Team FC
One of Christopher Nolan’s most staggering achievements – a thudding, thrilling, tremendously intimate story about a scientist who sometimes can’t see his own greatness, often can’t see past it, and tragically, can’t persuade people to believe him when he does.
Set in the 1920s, Killers of the Flower Moon is about a dark period of modern American history when the Osage Indians discovered oil on their land and became the richest people per capita in the world. Soon after, the Osage were killed, manipulated and swindled by white Americans.
Asteroid City might be one of Wes Anderson’s most vulnerable films, but it’s also his hardest to untangle, lending itself much more easily to being felt rather than understood. Its characters exist in a movie about a television programme about a play.
Across the Spider-Verse refuses to adhere to the idea that every hero's journey must follow the same arc, and in doing so, insists on breaking the canon at a time when other superhero movies are trying to establish it.

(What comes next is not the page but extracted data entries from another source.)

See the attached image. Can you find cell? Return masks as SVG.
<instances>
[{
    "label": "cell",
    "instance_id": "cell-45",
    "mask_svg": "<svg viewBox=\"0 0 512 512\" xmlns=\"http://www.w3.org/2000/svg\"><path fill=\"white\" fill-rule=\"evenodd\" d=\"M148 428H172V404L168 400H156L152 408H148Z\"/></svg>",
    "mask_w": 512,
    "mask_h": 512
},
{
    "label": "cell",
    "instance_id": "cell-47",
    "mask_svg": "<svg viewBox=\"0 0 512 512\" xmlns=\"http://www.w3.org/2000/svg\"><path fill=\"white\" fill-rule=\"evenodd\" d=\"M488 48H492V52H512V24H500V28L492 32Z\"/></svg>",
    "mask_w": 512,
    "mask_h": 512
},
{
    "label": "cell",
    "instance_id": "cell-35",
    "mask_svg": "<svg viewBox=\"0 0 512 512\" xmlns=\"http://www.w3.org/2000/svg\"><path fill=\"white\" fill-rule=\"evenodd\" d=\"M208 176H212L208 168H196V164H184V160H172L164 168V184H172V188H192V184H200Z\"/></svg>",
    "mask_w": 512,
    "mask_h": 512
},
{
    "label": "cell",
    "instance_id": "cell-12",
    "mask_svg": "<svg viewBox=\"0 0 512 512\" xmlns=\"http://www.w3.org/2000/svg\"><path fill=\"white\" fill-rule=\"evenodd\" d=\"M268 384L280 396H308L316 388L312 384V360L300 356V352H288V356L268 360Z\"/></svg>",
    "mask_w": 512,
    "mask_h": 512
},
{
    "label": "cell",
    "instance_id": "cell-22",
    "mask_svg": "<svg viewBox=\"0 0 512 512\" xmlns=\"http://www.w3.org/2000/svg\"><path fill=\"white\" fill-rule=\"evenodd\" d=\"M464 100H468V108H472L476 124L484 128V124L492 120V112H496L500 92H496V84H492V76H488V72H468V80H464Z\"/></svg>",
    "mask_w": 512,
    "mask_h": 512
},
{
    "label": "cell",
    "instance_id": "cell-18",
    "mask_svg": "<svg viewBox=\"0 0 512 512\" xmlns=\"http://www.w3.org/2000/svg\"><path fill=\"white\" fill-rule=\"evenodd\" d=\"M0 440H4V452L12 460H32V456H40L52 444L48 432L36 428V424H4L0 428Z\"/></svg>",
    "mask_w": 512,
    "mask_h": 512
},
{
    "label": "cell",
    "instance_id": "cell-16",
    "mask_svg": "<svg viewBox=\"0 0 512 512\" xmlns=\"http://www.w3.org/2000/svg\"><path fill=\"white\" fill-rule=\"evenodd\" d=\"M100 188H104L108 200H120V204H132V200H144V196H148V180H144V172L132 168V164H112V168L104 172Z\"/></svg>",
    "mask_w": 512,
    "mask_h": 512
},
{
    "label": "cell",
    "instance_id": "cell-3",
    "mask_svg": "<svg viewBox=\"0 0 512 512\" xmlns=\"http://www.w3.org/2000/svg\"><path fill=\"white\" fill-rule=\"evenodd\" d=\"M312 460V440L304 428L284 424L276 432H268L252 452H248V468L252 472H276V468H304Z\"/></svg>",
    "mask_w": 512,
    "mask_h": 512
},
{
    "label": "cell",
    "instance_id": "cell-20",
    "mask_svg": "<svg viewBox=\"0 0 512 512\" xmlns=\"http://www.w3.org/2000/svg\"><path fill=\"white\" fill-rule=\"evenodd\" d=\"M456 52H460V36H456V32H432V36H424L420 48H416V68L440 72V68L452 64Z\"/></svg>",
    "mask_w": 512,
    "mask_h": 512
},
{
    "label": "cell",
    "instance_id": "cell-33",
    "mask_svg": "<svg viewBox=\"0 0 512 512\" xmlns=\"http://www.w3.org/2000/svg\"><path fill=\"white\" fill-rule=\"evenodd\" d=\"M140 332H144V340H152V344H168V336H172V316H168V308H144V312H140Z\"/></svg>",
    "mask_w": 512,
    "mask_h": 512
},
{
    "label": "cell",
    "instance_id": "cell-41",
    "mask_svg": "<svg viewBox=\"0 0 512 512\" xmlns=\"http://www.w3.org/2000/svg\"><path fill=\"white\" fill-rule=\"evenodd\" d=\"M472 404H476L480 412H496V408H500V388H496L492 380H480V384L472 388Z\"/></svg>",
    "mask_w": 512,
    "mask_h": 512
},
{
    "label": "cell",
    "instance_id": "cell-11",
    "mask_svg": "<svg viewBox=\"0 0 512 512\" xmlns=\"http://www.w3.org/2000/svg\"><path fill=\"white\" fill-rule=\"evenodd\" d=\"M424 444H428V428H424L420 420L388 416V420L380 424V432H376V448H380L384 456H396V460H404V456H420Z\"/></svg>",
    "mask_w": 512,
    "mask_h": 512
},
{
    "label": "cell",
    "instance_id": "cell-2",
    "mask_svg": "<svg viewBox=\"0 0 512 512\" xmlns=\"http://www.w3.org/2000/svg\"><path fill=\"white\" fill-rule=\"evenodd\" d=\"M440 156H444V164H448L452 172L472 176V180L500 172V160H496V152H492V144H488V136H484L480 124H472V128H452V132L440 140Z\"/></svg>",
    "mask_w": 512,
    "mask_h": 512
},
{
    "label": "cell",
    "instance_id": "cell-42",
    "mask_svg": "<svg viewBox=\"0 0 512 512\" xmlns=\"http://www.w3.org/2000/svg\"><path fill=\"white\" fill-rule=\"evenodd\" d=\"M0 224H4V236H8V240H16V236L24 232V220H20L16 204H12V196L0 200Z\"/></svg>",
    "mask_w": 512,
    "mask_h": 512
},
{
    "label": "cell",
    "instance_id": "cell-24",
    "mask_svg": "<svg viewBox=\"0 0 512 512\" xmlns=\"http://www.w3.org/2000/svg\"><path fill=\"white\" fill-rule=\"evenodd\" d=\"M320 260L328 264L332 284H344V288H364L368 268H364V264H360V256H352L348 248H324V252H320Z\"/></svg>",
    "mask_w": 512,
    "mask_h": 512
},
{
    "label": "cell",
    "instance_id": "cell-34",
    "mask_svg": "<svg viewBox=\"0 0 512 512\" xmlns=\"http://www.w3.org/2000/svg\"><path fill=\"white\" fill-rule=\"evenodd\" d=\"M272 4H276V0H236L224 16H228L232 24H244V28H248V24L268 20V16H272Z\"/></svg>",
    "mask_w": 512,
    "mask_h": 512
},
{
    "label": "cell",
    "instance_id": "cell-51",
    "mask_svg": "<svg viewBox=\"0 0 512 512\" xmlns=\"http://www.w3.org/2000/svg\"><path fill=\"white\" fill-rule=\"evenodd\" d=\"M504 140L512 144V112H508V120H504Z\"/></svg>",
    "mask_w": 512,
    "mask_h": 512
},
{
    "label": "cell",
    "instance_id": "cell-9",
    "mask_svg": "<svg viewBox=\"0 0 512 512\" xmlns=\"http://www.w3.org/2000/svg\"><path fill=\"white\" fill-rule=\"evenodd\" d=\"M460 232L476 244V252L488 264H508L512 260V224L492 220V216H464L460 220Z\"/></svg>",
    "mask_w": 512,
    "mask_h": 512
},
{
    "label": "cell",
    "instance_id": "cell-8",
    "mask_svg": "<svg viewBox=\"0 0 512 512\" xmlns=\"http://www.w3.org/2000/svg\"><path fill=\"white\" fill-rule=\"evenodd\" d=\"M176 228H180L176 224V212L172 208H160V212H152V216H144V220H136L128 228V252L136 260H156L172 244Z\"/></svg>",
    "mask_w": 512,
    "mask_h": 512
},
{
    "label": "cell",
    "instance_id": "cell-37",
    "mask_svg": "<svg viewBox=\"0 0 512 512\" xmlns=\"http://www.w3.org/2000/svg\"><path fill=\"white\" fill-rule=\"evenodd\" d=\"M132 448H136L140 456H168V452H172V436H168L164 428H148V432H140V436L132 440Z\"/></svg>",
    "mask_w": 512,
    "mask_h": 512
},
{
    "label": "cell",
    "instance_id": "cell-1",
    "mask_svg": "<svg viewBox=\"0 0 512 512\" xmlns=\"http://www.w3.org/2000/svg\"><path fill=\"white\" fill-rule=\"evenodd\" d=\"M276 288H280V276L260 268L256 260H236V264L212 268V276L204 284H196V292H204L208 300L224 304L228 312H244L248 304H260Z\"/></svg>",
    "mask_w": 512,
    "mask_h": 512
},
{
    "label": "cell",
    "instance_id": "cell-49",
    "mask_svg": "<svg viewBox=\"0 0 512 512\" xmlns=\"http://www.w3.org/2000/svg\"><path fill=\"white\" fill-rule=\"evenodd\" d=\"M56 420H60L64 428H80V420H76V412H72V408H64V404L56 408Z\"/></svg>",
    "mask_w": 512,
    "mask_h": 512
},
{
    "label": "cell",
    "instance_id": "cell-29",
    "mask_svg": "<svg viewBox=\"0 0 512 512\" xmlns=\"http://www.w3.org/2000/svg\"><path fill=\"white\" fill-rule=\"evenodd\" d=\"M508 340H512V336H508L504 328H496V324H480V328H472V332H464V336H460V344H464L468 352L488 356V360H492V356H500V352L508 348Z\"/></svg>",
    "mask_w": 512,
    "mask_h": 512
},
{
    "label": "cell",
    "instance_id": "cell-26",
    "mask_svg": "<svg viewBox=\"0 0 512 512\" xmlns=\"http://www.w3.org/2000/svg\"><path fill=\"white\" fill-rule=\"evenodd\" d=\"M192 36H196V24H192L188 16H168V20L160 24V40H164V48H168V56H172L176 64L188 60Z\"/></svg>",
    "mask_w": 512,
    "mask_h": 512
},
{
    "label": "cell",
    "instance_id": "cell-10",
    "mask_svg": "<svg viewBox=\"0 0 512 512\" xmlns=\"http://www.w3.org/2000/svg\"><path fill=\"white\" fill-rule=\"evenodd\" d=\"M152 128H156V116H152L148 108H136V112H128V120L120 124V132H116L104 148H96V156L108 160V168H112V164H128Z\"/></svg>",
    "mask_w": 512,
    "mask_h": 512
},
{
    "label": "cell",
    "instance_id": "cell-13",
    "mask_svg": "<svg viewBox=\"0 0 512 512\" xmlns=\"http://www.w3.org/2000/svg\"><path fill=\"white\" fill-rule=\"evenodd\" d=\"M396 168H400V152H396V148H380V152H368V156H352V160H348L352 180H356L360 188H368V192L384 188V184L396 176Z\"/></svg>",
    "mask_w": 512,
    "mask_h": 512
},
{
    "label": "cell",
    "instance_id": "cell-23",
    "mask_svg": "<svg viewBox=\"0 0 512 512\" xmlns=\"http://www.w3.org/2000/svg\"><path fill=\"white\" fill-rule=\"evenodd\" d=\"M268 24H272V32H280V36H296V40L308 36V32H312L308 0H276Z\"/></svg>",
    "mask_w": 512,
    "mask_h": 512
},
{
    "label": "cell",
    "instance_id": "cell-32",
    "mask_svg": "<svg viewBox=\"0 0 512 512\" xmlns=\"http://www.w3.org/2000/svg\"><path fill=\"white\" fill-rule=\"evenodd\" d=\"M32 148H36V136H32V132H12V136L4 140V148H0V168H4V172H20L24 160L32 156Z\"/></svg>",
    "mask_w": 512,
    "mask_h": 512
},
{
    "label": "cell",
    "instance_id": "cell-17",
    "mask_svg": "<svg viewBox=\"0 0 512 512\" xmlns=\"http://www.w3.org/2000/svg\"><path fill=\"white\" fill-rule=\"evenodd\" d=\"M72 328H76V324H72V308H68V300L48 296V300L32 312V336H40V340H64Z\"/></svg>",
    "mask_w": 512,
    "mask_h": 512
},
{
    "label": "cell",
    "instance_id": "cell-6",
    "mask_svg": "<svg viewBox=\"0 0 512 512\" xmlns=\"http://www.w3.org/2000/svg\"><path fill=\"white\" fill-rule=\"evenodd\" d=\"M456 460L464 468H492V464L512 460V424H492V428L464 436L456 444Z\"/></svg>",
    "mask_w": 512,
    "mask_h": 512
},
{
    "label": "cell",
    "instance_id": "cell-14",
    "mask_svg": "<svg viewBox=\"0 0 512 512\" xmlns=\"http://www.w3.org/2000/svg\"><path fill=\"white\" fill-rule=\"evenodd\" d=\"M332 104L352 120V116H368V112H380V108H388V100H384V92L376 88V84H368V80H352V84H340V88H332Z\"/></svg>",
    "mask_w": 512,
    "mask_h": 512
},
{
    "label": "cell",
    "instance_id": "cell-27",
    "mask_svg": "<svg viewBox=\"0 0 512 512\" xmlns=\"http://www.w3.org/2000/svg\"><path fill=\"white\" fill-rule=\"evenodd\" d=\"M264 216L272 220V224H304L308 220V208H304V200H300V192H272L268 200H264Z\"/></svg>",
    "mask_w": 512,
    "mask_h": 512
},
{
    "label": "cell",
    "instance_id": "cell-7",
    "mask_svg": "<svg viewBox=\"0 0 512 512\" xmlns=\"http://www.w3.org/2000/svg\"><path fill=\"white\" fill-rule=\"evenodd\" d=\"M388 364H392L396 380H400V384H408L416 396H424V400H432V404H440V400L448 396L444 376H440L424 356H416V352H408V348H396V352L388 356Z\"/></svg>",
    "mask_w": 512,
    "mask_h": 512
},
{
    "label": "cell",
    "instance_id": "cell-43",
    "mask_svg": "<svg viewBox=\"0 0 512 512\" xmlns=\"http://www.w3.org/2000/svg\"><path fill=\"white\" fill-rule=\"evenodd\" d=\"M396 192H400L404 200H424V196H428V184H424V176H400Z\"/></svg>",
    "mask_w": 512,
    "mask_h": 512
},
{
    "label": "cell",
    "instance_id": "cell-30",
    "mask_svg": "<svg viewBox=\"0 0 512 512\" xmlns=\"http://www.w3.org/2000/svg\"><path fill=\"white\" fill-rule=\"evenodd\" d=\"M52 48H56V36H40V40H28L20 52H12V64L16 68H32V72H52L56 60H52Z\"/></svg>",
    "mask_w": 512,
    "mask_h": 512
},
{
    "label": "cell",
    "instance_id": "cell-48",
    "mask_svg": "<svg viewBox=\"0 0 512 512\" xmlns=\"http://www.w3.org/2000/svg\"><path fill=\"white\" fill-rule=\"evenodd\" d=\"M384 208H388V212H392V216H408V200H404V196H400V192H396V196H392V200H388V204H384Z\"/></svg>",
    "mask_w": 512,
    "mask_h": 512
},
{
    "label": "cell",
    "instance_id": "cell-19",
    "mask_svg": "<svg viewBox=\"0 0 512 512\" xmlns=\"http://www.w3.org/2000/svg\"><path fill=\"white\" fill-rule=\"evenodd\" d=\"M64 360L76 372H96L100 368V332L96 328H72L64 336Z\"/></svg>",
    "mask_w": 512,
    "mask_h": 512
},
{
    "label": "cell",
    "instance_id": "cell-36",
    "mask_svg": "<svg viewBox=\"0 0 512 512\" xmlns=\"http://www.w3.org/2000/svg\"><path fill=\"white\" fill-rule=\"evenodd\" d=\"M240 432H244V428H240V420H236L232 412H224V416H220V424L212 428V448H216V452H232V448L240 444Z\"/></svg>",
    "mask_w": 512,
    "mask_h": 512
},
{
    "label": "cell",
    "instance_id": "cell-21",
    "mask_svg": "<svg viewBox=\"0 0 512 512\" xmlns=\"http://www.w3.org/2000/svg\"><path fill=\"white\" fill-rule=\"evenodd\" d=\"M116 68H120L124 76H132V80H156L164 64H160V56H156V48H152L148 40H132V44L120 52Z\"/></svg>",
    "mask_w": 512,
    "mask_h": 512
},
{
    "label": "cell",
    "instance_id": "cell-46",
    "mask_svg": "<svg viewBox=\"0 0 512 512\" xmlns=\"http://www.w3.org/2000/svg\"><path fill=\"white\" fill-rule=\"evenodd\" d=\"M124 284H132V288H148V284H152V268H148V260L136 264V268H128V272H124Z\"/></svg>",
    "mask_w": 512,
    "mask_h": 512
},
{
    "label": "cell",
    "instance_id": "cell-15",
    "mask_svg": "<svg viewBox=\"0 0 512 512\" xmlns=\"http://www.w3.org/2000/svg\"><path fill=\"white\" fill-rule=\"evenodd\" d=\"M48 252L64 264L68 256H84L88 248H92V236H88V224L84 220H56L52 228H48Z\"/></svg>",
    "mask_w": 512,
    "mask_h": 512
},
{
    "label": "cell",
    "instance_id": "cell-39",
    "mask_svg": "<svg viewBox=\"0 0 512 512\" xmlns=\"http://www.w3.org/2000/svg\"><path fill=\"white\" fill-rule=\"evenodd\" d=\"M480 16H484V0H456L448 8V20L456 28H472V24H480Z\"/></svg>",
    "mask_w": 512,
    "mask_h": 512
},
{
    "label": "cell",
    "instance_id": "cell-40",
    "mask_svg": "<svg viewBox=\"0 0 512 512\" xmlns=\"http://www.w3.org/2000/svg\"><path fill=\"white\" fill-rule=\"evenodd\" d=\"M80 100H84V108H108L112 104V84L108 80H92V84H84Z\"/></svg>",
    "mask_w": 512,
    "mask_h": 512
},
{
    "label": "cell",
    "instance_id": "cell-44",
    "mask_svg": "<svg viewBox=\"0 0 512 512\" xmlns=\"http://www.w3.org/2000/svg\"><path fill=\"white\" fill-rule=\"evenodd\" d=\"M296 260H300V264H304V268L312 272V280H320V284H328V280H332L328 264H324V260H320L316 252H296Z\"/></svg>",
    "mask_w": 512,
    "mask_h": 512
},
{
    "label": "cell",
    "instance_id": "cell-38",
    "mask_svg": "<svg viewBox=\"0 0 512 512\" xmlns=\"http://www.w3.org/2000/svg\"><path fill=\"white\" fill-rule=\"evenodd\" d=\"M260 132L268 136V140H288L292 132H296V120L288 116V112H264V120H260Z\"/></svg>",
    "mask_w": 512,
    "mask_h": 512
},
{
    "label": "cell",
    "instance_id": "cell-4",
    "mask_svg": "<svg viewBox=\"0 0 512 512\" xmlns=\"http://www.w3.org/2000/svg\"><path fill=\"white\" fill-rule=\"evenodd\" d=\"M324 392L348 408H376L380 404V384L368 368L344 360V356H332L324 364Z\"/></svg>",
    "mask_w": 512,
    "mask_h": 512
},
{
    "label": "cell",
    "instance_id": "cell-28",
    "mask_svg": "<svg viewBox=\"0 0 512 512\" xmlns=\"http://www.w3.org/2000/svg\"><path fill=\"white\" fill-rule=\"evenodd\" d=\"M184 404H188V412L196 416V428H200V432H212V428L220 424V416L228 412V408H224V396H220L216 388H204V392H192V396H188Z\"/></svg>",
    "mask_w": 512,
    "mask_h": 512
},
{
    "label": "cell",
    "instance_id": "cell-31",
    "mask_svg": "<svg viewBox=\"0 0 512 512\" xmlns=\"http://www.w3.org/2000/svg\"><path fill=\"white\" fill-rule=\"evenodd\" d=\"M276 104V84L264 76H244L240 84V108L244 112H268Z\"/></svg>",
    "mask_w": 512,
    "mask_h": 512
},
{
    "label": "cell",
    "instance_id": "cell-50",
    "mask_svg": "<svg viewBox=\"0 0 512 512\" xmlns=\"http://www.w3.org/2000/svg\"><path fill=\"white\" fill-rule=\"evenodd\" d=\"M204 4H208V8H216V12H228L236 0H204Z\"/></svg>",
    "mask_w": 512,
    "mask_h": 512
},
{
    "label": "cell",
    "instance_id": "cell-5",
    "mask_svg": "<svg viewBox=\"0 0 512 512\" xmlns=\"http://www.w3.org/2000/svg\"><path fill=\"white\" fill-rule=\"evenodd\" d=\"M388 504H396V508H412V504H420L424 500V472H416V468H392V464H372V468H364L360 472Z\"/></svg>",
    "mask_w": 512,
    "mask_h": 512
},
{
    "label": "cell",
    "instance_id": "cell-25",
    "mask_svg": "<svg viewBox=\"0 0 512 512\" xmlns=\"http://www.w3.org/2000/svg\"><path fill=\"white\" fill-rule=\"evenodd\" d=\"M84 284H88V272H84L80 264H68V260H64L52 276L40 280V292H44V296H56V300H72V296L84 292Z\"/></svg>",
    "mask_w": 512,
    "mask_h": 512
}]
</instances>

Kelly Fremon Craig nails the angst and awkwardness of adolescence in Are you There God? It’s Me, Margaret. The film is a timeless, loving ode to the universal feminine experience.
Bookended by two departures, Celine Song’s delicate debut film Past Lives, in which a woman finds herself torn between two men, is less about the longing for someone you moved away from and more about the version of yourself that you left behind with them.
Nimona reveals itself to be a poignant and powerful story about fear, manipulation, ignorance and hope. However, its greatest strength is that even without overthinking, Nimona is a joy to watch.
The premise is familiar: The hunter becomes the hunted, becomes the hunter. But hidden within this film’s clichéd heart is a self-reflexive – and strangely poignant – relationship with storytelling.
The cinematography is vibrant and quirky, from the use of the fish-eye to the dynamic visual re-enactment of narrated anecdotes. Stylish, funny and hopeful, Rye Lane is arguably one of the best modern rom-coms we’ve seen in a while.
A sleek, twisty relationship drama about the secretive thrill of a workplace affair morphs into a psychological thriller fuelled by the prickly insecurity of having to report to your partner in Chloe Domont’s Fair Play.